GithubHelp home page GithubHelp logo

bbc / unicode-bidirectional Goto Github PK

View Code? Open in Web Editor NEW
48.0 40.0 11.0 1.74 MB

A Javascript implementation of the Unicode 9.0.0 Bidirectional Algorithm

License: MIT License

JavaScript 98.33% HTML 1.13% Shell 0.54%
unicode-bidirectional-algorithm unicode frontend library dpub innovation

unicode-bidirectional's Introduction

unicode-bidirectional

Code Climate Test Coverage Build Status
A Javascript implementation of the Unicode 9.0.0 Bidirectional Algorithm

This is an implementation of the Unicode Bidirectional Algorithm (UAX #9) that works in both Browser and Node.js environments. The implementation is conformant as per definition UAX#9-C1.

Installation

npm install unicode-bidirectional --save

Usage

unicode-bidirectional is declared as a Universal Module (UMD), meaning it can be used with all conventional Javascript module systems:

1. ES6

import { resolve, reorder } from 'unicode-bidirectional';

const codepoints = [0x28, 0x29, 0x2A, 0x05D0, 0x05D1, 0x05D2]
const levels = resolve(codepoints, 0);  // [0, 0, 0, 1, 1, 1]
const reordering = reorder(codepoints, levels); // [0x28, 0x29, 0x2A, 0x05D2, 0x05D1, 0x05D0]

2. CommonJS

var UnicodeBidirectional = require('unicode-bidirectional/dist/unicode.bidirectional');
var resolve = UnicodeBidirectional.resolve;
var reorder = UnicodeBidirectional.reorder;

var codepoints = [0x28, 0x29, 0x2A, 0x05D0, 0x05D1, 0x05D2]
var levels = resolve(codepoints, 0);  // [0, 0, 0, 1, 1, 1]
var reordering = reorder(codepoints, levels); // [0x28, 0x29, 0x2A, 0x05D2, 0x05D1, 0x05D0]

3. RequireJS

require(['UnicodeBidirectional'], function (UnicodeBidirectional) {
  var resolve = UnicodeBidirectional.resolve;
  var reorder = UnicodeBidirectional.reorder;

  var codepoints = [0x28, 0x29, 0x2A, 0x05D0, 0x05D1, 0x05D2]
  var levels = resolve(codepoints, 0);  // [0, 0, 0, 1, 1, 1]
  var reordering = reorder(codepoints, levels); // [0x28, 0x29, 0x2A, 0x05D2, 0x05D1, 0x05D0]
});

4. HTML5 <script> tag

<script src="unicode.bidirectional.js" /> <!-- exposes window.UnicodeBidirectional -->
var resolve = UnicodeBidirectional.resolve;
var reorder = UnicodeBidirectional.reorder;

var codepoints = [0x28, 0x29, 0x2A, 0x05D0, 0x05D1, 0x05D2]
var levels = resolve(codepoints, 0);  // [0, 0, 0, 1, 1, 1]
var reordering = reorder(codepoints, levels); // [0x28, 0x29, 0x2A, 0x05D2, 0x05D1, 0x05D0]
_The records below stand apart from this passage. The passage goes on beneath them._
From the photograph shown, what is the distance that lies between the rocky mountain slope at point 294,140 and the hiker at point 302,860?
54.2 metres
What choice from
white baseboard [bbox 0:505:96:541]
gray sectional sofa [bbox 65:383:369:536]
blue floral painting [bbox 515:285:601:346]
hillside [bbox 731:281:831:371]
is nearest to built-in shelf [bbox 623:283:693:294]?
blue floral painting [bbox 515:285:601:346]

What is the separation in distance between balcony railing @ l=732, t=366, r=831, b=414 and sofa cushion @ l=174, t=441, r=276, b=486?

You can download unicode.bidirectional.js from Releases. Using this file with a <script> tag will expose UnicodeBidirectional as global variable on the window object.

API

resolve(codepoints, paragraphlevel[, automaticLevel = false])

Returns the resolved levels associated to each codepoint in codepoints[1]. This levels array determines: (i) the relative nesting of LTR and RTL characters, and hence (ii) how characters should be reversed when displayed on the screen.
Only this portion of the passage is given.